### WRITTEN TASKS
- 1) In the guide on sending files to a Rails 5 API, which two approaches to handling file uploads are examined?
- 2) Sum up the guide on sending files to a Rails 5 API in two sentences.
- 3) Write the next part of the guide on sending files to a Rails 5 API, picking up after its last sentence.
═══ ARTICLE ═══
Sending basic JSON data made out of strings to an API (Application Programming Interface) is, in most cases, a simple and straightforward task. But what about sending files that consist of numerous lines of binary data in various formats? Such data require a slightly different approach for sending files to the API.

In this guide we will examine the two main approaches of handling file uploads, multipart form data and base64 encoding, through a Rails 5 API application using both the paperclip and the carrierwave gems.

Approaches for sending files to a Rails 5 API

Multipart form data

Multipart forms have been around since HTML 4. They were introduced because the standard application/x-www-form-urlencoded forms did not handle bigger amounts of data sufficiently well.

According to W3C, multipart/form-data is used for forms that "contain files, non-ASCII data, and binary data." What multipart forms do differently is that they break the data into different chunks representing the various characteristics of the file (size, content type, name, contents) and the characteristics of the form's standard text and number data.
═══ DATA RECORDS ═══
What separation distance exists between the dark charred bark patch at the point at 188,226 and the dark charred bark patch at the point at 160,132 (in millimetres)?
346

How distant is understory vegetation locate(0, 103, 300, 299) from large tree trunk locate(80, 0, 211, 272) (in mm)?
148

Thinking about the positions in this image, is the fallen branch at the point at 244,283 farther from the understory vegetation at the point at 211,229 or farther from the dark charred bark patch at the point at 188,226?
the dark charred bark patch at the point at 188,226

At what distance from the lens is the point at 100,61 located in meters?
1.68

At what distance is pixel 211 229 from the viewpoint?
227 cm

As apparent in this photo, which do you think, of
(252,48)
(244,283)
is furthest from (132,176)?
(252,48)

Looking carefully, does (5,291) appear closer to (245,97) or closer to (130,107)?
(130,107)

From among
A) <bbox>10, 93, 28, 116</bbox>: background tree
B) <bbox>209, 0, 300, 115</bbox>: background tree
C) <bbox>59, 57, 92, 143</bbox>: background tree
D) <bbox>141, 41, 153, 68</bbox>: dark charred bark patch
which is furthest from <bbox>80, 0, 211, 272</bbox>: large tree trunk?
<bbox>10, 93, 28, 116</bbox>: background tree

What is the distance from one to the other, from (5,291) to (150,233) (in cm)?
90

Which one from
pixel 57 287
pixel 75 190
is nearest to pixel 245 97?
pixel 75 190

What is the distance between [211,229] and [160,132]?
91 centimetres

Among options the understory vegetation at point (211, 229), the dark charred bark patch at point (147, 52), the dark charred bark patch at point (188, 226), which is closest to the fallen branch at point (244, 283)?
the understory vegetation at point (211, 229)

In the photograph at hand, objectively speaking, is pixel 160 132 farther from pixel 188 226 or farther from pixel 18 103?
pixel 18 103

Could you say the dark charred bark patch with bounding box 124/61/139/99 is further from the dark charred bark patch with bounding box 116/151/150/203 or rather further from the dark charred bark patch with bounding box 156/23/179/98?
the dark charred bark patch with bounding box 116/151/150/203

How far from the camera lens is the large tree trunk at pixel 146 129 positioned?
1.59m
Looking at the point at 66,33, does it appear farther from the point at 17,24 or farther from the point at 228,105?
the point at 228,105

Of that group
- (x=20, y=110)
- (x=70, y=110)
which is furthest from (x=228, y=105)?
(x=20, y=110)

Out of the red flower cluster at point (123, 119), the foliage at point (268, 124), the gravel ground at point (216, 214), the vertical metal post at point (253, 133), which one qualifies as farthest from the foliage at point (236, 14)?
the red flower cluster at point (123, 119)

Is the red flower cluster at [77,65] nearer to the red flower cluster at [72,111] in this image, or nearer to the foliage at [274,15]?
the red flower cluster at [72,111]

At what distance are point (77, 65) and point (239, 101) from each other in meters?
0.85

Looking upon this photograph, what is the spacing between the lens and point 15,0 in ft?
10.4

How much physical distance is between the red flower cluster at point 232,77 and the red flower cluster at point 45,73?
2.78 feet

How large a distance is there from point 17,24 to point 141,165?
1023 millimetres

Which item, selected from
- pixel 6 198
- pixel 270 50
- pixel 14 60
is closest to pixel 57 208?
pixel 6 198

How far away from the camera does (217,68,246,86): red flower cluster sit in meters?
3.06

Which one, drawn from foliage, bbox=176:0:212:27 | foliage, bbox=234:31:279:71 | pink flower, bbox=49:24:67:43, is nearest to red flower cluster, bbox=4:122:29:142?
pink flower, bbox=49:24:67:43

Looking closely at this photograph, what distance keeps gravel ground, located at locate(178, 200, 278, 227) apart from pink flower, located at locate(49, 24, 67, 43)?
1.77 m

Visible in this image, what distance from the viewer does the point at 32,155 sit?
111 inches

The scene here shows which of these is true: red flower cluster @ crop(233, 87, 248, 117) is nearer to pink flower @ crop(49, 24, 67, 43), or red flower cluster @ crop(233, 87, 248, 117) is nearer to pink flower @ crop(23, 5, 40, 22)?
═══
### RESPONSES TO THE EXERCISE
- 1) Multipart form data and base64 encoding.

- 2) Sending files of binary data to an API needs a different approach than sending basic JSON strings, so the guide examines multipart form data and base64 encoding in a Rails 5 API using the paperclip and carrierwave gems. Multipart forms, which date back to HTML 4, split the data into chunks for the file's characteristics and for the form's standard text and number data.

- 3)
To make things clearer, let's consider the following form:

1<form action="http://localhost:3000/api/v1/items"
2      enctype="multipart/form-data"
3      method="post">
4<p>
5What is your name? <input type="text" name="submit-name"><br>
6What file are you sending? <input type="files" name="file"><br>
7</p>
8<input type="submit" value="Send"> <input type="reset">
9</form>
html

If the user enters "John" in the text input, and selects the text file "file1.txt", the browser will send back the following data:

1Content-Type: multipart/form-data; boundary=AaB03x
2
3--AaB03x
4Content-Disposition: form-data; name="submit-name"
5
6John
7--AaB03x
8Content-Disposition: form-data; name="files"; filename="file1.txt"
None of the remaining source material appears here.